Show that the maps \(\mathbf{A} \rightarrow \omega_{A}^{1}\) and \(\mathrm{A} \rightarrow \omega_{A}^{2}\) establish isomorphisms of the lineat spacx \(\mathbb{R}^{3}\) of vectors \(A\) with the linear spaces of 1 -forms on \(\mathbb{R}^{3}\) and 2 -forms on \(\mathbb{R}^{3}\). If we choose an orthonormal oriented coordinate system \(\left(x_{1}, x_{2}, x_{3}\right)\) on \(\mathbb{R}^{3}\). then $$ \omega_{A}^{1}=A_{1} x_{1}+A_{2} x_{2}+A_{3} x_{3} $$

Recall the given map for 1-forms: $$ \omega_A^1 = A_1 x_1 + A_2 x_2 + A_3 x_3 $$

To establish isomorphism, we need to show that the 1-form components are linearly independent. Consider the following: $$ c_1\omega_{A_1}^1 + c_2\omega_{A_2}^1 + c_3\omega_{A_3}^1 = 0 $$ where \(c_1, c_2, c_3\) are constants. By substituting the expressions for each \(\omega_A^1\), we get: $$ c_1(A_{11}x_1 + A_{12}x_2 + A_{13}x_3) + c_2(A_{21}x_1 + A_{22}x_2 + A_{23}x_3) + c_3(A_{31}x_1 + A_{32}x_2 + A_{33}x_3) = 0 $$ The only way for this equation to hold true for all \(x_1, x_2, x_3\) is if the coefficients of \(x_1, x_2, x_3\) are all zero: \(c_1A_{11} + c_2A_{21} + c_3A_{31} = 0\) \(c_1A_{12} + c_2A_{22} + c_3A_{32} = 0\) \(c_1A_{13} + c_2A_{23} + c_3A_{33} = 0\) Since the matrix A is non-singular, we can conclude that \(c_1 = c_2 = c_3 = 0\). Thus, the 1-form components are linearly independent.
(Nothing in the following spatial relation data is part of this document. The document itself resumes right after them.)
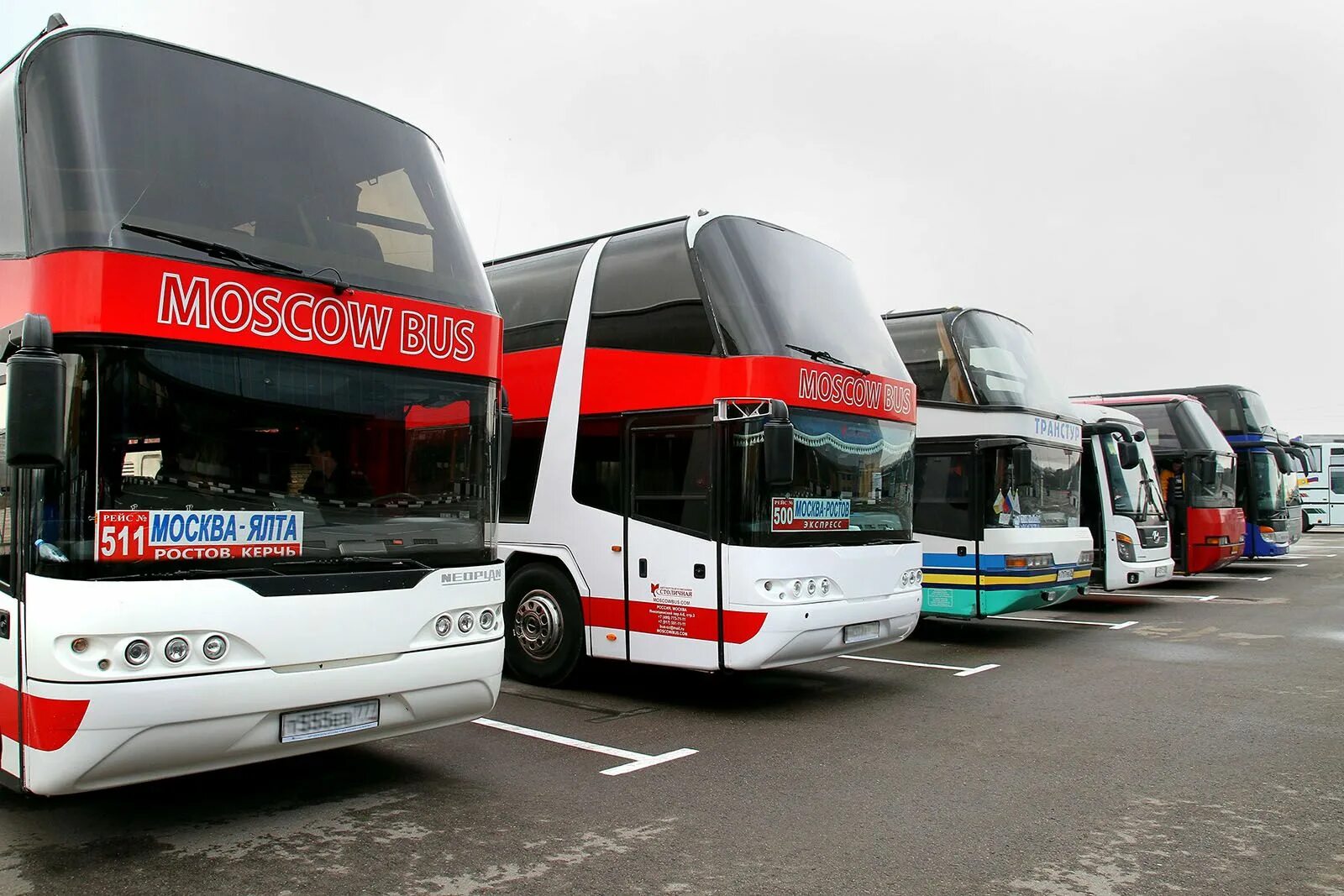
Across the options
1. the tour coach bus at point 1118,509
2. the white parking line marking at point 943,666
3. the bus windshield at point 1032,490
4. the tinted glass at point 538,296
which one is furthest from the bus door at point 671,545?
the tour coach bus at point 1118,509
To further establish isomorphism, we must show that the linear spaces of vectors A and 1-forms have the same dimension. Since there are three independent 1-form components and ℝ³ has dimension 3, the linear spaces have the same dimension.
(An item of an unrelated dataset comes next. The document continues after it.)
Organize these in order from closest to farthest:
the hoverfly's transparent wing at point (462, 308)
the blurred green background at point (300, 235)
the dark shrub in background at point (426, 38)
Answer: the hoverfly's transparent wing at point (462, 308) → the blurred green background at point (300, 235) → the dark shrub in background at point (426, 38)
Recall the given map for 2-forms: $$ \omega_A^2 = A_1x_2x_3 + A_2x_3x_1 + A_3x_1x_2 $$

As before, to establish isomorphism, we need to show that the 2-form components are linearly independent. Consider the following: $$ c_1\omega_{A_1}^2 + c_2\omega_{A_2}^2 + c_3\omega_{A_3}^2 = 0 $$ where \(c_1, c_2, c_3\) are constants. By substituting the expressions for each \(\omega_A^2\): $$ c_1(A_{11}x_2x_3 + A_{12}x_3x_1 + A_{13}x_1x_2) + c_2(A_{21}x_2x_3 + A_{22}x_3x_1 + A_{23}x_1x_2) + c_3(A_{31}x_2x_3 + A_{32}x_3x_1 + A_{33}x_1x_2) = 0 $$ The only way for this equation to hold true for all \(x_1, x_2, x_3\) is if the coefficients of \(x_2x_3, x_3x_1, x_1x_2\) are all zero: \(c_1A_{11} + c_2A_{21} + c_3A_{31} = 0\) \(c_1A_{12} + c_2A_{22} + c_3A_{32} = 0\) \(c_1A_{13} + c_2A_{23} + c_3A_{33} = 0\) Since the matrix A is non-singular, we can conclude that \(c_1 = c_2 = c_3 = 0\). Thus, the 2-form components are linearly independent.

As before, we must show that the dimensions of the spaces of vectors A and 2-forms are the same. Since there are three independent 2-form components and ℝ³ has dimension 3, the linear spaces have the same dimension.

The maps \(\mathbf{A} \rightarrow \omega_A^1\) and \(\mathbf{A} \rightarrow \omega_A^2\) establish isomorphisms for both the 1-forms and 2-forms on ℝ³, as the components are linearly independent and the dimensions of the linear spaces are the same.